= Rita Sanchez =

American Chicana/o studies academic

Rita Sanchez (born May 20, 1937 in San Bernardino, California) is an American academic in the field of Chicana/o studies.

Sanchez' family roots are in Bernalillo, New Mexico, but her grandfather took a second home in San Bernardino in 1910 because of his work with the Southern Pacific Railroad, and sold the Bernalillo home in 1919. Rita Sanchez was born in San Bernardino on May 20, 1937, the seventh of eleven children. She graduated from San Bernardino High School in 1956 and studied journalism at San Jose State University as one of the first Mexican-Americans to attend college, but did not finish her degree. She returned to college in the 1970s as a single mother of two daughters, earning a B.A. in English in 1972, a master's degree in education in 1973, and an M.A. in English in 1974, all from Stanford University. While at Stanford, she taught the first Chicana studies course there. She taught at San Diego State University from 1974 to 1984 while simultaneously doing graduate studies at the University of California, San Diego.

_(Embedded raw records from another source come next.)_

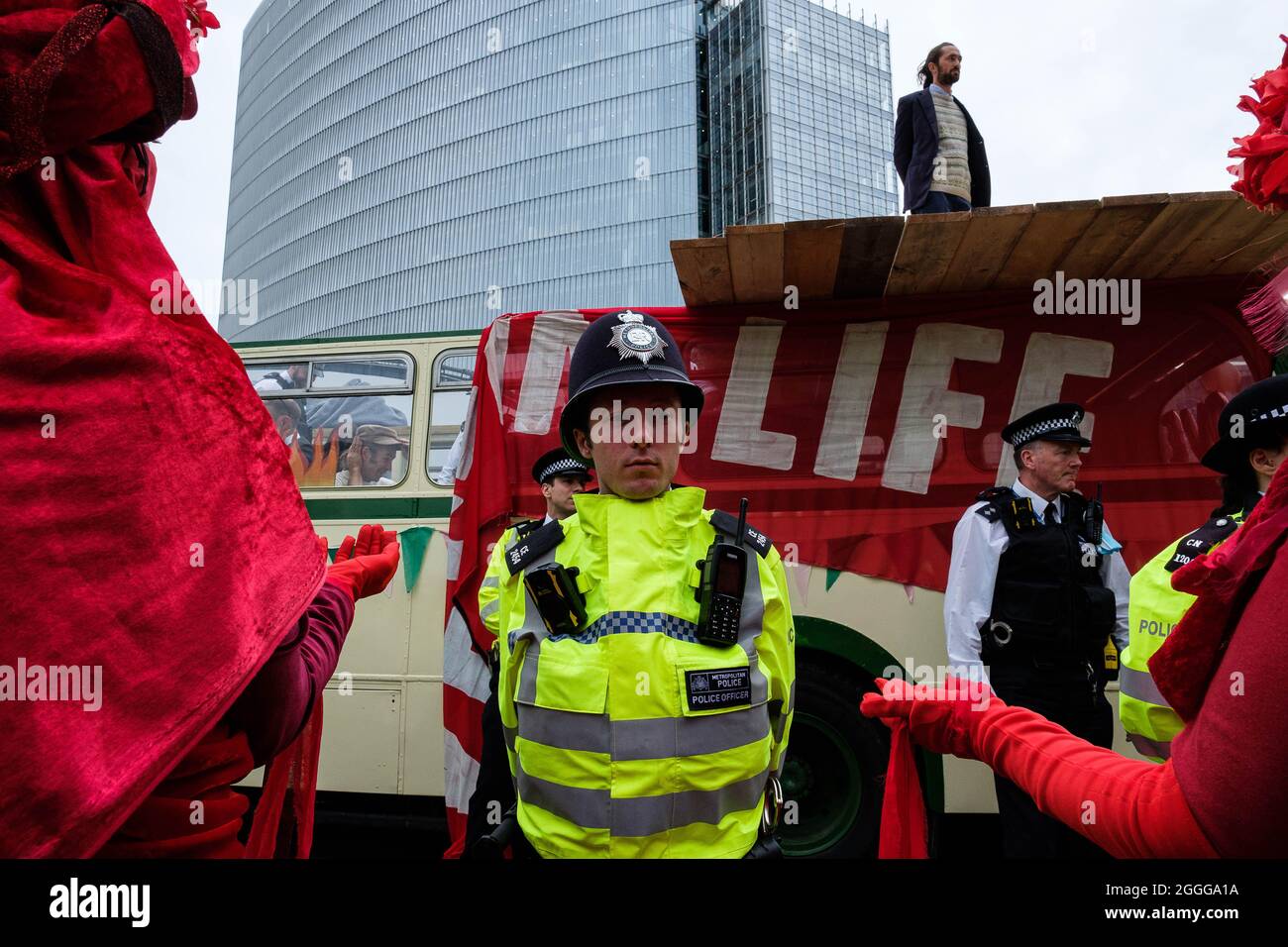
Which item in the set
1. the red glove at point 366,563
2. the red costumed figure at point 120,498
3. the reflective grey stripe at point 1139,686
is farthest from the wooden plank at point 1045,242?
the red costumed figure at point 120,498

In 1977, she married her second husband, Mario Acevedo, and they had two more children. Leaving academia in 1984, Sanchez founded the Acevedo Gallery in San Diego with Acevedo and his father, artist Guillermo Acevedo. The gallery primarily showed works by Chicano artists, but also included art from Latin America and Native American art from the southwestern U.S.

Sanchez returned to teaching again in 1990, joining the faculty at San Diego Mesa College. At Mesa College, she chaired the Chicano Studies department from 1996 to 1999, and in 2006 she led the department to change its name to the department of Chicana and Chicano Studies. She married one of her academic collaborators, Richard Griswold del Castillo, in 2005.

Sanchez was inducted into the San Diego County Women's Hall of Fame in 2011 for her dedicated activism.